The Full Economic Impact of Katrina

The Congressional Joint Economic Committee has released their assessment of the full potential impact of Katrina.
Here are some of the highlights regarding energy costs:

– 1.4 million barrels per day of offshore crude oil production has been “shut in.” This represents about 91% of daily oil production in the Gulf.
– Natural gas production shut in is 8,345 billion cubic feet per day, or 83% of daily gas production.
– At least 7 drilling rigs are adrift and 8 refineries have been shut down. This development has been estimated to have idled between 1.8 and 2.3 million barrels a day of refining capacity, a little above 10% of the nation’s total.
– Katrina has disrupted the importation of 1 million barrels of crude shipped to refiners through the Louisiana Offshore Oil Port.
– Because the crude oil market is global in nature, effects on global oil prices from the millions of barrels per day of lost Gulf production will be spread out geographically and over time. This will reduce, somewhat, the near-term impact on crude oil prices.
This is not true, however, of highly localized gasoline markets and the national natural gas market.
– The price of the near-term futures contract for crude rose $2.61 a barrel on August 30, reflecting pessimism about the consequences of Katrina for crude oil production; the January through March contracts rose to over $70 a barrel. In recent days, crude futures prices have subsided somewhat, reflecting an easing of concern about effects of shutdowns of petroleum platforms in the Gulf of Mexico.
– Crude prices are more than 50% higher today than a year ago, but would need to reach $90 a barrel to surpass the inflation-adjusted highs set in the early 1980s.
– Based on futures data, traders believe that crude oil prices will be around 6% higher in October than they would have been without the damage done by the storm.
– Retail gasoline prices have risen above $3 a gallon in many localities, and some analysts speculate that near-term retail prices in some localities could be pushed as high as $6 a gallon.
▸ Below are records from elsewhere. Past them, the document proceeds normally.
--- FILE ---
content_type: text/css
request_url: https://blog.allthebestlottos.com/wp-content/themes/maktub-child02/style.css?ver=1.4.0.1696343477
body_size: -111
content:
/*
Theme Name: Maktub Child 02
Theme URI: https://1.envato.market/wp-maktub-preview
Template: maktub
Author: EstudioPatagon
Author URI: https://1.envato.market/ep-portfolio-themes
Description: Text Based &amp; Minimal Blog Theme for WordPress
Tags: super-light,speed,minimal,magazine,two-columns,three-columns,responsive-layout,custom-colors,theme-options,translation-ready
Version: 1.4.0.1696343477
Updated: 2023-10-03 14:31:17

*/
Retailers have responded to the potential of severe near-term supply curtailments by increasing current prices to ration existing supplies.
– (However), based on futures data, traders believe that gasoline prices could be close to 20% higher in October than they would have been without the storm.
– Also based on futures data, traders believe that natural gas prices could be close to 18% higher in October than they would have been without the storm.
– The administration has responded to the energy difficulties that have arisen as a result of Katrina’s damage by using the Strategic Petroleum Reserve, as it was designed to be used, to ease temporary but serious production and delivery shortfalls resulting from a catastrophe. However, more crude will not provide much help in the near term from difficulties derived from the Katrina-induced shutdown of 8 refineries.
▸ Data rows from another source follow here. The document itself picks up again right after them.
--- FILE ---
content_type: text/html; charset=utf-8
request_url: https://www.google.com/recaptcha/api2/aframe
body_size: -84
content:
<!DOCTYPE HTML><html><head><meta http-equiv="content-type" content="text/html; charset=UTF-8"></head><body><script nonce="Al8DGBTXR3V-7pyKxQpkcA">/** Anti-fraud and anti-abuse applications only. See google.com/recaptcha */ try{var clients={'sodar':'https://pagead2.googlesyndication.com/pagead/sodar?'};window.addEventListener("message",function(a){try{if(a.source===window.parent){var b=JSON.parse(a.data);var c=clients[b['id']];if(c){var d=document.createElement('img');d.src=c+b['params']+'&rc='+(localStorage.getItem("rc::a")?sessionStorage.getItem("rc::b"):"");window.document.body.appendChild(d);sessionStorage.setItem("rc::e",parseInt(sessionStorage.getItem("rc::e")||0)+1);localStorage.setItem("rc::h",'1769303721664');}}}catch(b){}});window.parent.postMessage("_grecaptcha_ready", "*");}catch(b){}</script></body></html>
Here are some of their thoughts regarding a possible recession:

Will the energy price effects of Katrina put the U.S. into a recession? Most analysts agree that the answer is “probably not.” The event was a tragic special event. Historically, while difficult to measure, the impacts of major regional hurricane damage on the national economy have been minor. Lost production from the damage is often, over time, offset by increased production from rebuilding.
However, in contrast to most hurricanes, Katrina imposed substantial disruption in a region that accounts for around 25% of the nation’s oil and gas production.
To the extent that persistently elevated energy prices are born out in the future, we will increasingly see purchasing patterns in consumer durable-goods spending and business investment spending change, with substitutions occurring away from relatively energy-intensive goods toward more energy-efficient goods.